What size vivarium could i get for them and at what age would they start needing the full sized ones? (Which i have read must be around 6ft,5ft,6ft))

To start with, if you're buying something only a few months old, then I would go with 3ft (L) x 3 (H) x 1.5 (D) at a minimum. It's hard with a baby anything too big and it makes taming harder, anything too small and they will be moving to a new cage a few months down the line.

As for a full size home for them you would be looking at about a year to 18 months old for that, I would say the sizes you quote for an adult size home is bare minimum to be honest, and hight is always very important to them.

Do they do adequately, better, or worse singly? (Without a tank mate)

They are best kept single, it doesn't matter too much until they hit breeding age.

Do they require a lot of experience and knowledge? (All previous knowledge i have would be of a non reptile variety and a few exotic fish, and all new knowledge will be from my two leopard geckos)

I don't think they are difficult to care for, their needs are fairly basic to be honest. What it does require is the owner to know about how much effort they can take to tame, how big they grow and just how much time they can take up.

How much would i be looking at for the purchase of an entire set up & viv and the iguana? (Not looking for an exact figure just a range if you don't mind)

To be honest, for an adult viv not much at all if you build it yourself (which is very simple).

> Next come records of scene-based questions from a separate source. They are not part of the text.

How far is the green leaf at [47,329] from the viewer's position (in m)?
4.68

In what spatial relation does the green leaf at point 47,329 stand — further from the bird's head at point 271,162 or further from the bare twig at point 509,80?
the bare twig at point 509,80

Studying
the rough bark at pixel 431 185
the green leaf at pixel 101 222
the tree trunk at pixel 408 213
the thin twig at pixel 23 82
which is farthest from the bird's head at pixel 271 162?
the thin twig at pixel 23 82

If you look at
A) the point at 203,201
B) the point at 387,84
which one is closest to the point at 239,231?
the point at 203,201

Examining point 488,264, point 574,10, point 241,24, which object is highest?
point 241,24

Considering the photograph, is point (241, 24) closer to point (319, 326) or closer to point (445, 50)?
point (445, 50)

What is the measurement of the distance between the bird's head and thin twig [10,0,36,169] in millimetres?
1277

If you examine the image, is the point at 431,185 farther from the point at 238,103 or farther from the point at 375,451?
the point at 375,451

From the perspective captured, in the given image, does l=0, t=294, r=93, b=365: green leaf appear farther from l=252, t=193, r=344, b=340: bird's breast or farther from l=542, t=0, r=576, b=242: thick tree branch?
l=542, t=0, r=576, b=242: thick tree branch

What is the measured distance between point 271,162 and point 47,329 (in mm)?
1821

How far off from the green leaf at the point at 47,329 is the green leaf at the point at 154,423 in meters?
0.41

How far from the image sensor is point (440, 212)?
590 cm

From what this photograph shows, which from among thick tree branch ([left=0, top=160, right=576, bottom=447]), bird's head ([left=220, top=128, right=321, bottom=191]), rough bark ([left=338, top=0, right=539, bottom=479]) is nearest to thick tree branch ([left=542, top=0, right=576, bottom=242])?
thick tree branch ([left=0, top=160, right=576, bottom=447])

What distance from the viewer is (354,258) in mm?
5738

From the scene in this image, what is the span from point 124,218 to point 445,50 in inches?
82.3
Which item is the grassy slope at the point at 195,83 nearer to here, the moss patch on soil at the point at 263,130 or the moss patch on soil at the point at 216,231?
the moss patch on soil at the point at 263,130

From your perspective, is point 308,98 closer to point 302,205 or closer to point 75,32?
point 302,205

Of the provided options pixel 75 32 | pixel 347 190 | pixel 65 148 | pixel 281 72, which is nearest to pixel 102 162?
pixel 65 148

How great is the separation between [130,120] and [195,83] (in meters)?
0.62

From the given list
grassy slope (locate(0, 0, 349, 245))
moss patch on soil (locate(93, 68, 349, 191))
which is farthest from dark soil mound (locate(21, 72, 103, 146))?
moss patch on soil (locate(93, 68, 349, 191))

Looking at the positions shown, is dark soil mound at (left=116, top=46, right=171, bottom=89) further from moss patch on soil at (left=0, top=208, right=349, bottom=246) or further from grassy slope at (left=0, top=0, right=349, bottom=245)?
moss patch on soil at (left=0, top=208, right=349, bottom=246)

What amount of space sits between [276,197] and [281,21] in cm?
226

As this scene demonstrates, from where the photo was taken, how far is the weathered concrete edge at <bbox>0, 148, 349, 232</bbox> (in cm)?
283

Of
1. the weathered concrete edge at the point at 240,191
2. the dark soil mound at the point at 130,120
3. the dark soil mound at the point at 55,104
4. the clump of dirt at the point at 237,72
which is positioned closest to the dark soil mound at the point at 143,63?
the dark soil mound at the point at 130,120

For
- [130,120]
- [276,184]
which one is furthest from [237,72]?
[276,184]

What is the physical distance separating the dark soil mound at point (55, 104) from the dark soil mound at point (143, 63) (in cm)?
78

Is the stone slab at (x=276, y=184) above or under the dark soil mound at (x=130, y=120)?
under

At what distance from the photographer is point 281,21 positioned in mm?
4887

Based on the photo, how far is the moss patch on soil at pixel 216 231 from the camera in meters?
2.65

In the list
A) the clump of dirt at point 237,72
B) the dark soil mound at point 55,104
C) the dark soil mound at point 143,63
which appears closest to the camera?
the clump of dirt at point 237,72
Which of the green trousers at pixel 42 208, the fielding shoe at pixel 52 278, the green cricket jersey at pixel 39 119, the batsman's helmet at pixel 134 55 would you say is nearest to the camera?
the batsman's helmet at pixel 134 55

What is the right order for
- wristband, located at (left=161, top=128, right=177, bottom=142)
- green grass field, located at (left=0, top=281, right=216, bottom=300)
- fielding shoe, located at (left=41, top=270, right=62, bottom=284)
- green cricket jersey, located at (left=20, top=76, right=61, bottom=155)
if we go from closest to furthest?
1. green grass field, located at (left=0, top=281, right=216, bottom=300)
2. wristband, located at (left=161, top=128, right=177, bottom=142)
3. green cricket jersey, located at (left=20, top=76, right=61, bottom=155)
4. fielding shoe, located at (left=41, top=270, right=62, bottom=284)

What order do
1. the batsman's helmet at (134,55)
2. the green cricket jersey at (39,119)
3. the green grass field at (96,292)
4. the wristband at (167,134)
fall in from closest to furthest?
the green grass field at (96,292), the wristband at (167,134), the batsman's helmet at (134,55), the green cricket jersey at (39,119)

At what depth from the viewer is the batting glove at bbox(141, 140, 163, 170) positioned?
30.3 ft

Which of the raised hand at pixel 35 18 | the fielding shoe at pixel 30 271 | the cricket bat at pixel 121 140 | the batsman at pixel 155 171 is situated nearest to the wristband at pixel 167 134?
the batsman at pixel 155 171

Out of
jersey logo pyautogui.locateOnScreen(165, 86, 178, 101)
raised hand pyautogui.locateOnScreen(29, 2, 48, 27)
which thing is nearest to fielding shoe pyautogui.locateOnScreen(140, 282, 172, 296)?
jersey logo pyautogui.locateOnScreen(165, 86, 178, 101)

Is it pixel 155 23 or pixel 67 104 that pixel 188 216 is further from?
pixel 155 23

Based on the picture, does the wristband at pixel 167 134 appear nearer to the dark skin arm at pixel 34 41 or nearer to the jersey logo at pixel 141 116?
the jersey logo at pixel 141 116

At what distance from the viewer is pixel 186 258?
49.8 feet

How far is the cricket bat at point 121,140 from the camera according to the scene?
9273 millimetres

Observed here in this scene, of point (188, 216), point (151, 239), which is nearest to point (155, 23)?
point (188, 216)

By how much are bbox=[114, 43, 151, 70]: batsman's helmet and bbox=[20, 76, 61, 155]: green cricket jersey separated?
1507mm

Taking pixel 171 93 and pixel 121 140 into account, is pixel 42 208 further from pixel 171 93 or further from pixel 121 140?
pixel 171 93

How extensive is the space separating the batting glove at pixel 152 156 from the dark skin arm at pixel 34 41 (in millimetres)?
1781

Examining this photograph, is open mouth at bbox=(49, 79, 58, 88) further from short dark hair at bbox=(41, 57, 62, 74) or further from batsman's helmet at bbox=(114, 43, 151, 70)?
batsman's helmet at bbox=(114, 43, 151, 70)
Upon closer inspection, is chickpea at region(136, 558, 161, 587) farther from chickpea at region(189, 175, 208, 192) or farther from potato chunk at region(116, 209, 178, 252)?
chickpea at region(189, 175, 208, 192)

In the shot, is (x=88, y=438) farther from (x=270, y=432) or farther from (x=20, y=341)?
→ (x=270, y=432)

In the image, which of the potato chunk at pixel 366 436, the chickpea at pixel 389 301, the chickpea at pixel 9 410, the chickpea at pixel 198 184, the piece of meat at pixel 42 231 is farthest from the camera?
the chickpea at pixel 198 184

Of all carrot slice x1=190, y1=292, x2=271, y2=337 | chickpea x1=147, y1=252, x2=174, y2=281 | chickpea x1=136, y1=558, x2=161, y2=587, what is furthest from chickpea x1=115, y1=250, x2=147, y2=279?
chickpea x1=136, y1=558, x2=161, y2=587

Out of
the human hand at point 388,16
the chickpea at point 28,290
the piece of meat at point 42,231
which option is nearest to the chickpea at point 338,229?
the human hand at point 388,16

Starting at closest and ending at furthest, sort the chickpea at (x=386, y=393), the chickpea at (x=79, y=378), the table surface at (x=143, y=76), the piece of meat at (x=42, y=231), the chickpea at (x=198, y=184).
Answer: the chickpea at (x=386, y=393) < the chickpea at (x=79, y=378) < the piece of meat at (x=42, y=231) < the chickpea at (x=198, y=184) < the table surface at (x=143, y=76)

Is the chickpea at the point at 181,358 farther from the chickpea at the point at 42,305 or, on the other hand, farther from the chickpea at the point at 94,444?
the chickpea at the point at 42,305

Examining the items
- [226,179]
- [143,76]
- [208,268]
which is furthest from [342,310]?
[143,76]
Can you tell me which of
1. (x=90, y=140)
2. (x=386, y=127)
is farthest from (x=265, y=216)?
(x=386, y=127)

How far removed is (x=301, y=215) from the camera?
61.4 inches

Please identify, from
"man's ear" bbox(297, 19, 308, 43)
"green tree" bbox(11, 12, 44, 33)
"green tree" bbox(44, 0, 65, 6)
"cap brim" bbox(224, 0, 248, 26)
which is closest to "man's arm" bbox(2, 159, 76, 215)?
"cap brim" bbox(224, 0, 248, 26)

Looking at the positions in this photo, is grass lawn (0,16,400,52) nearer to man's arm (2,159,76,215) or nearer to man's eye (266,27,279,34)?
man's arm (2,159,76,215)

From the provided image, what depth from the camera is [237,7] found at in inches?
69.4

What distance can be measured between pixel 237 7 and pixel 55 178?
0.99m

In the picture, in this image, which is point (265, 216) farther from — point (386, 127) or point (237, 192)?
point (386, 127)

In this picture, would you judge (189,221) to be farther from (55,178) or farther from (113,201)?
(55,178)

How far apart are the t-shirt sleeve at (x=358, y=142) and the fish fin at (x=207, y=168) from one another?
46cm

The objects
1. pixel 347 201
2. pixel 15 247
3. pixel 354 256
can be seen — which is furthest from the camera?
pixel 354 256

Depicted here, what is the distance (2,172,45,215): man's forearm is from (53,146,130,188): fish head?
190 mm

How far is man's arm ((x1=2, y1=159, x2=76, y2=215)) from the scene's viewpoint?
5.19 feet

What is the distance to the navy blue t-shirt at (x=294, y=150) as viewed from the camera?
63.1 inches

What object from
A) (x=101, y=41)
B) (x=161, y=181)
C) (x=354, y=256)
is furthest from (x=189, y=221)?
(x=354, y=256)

A few sheets of ply, some cheap perspex from your local builders yard ( the type used for shed windows) and the lighting/heating needs.

I should be pretty set for all other information i need as I'm looking around for care sheets and books to buy.

Thanks a lot

People claim iguanas are hard to look after, can be bad tempered etc, but it was my first lizard when I was 18 years old and he lived a happy 13 years with me. They are amazing pets, but only if you're prepared to accept that it could be 6ft+ in adult hood and that with a bit of luck it will be with you up to 20 years.

There are hundreds of care sheets about for them, as always with care sheets they are not always 100% correct, so read many and pick out the bits they all have in common.

What I would say is, never, under any cercumstances or for any reason, at any age feed them animal protine, so no insects, no cat food, nothing.

I am happy to answer any questions you have.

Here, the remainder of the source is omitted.